---- Entries shown
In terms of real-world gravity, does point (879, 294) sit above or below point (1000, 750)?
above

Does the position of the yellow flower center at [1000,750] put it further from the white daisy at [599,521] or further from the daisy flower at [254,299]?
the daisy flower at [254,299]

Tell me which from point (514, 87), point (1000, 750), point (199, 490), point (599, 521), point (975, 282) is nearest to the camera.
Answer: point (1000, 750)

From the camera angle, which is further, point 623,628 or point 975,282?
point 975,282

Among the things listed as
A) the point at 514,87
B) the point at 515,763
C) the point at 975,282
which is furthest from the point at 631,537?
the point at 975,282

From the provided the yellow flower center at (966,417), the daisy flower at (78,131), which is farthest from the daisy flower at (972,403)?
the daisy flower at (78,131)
--------
> _What is being asked_:
The records above are to be repeated exactly, in their entirety.

> _Answer_:
In terms of real-world gravity, does point (879, 294) sit above or below point (1000, 750)?
above

Does the position of the yellow flower center at [1000,750] put it further from the white daisy at [599,521] or further from the daisy flower at [254,299]?
the daisy flower at [254,299]

Tell me which from point (514, 87), point (1000, 750), point (199, 490), point (599, 521), point (975, 282) is nearest to the camera.
Answer: point (1000, 750)

From the camera angle, which is further, point 623,628 or point 975,282?
point 975,282

Among the things listed as
A) the point at 514,87
B) the point at 515,763
C) the point at 975,282
which is furthest from the point at 631,537?
the point at 975,282

From the provided the yellow flower center at (966,417), the daisy flower at (78,131), which is farthest from the daisy flower at (972,403)?
the daisy flower at (78,131)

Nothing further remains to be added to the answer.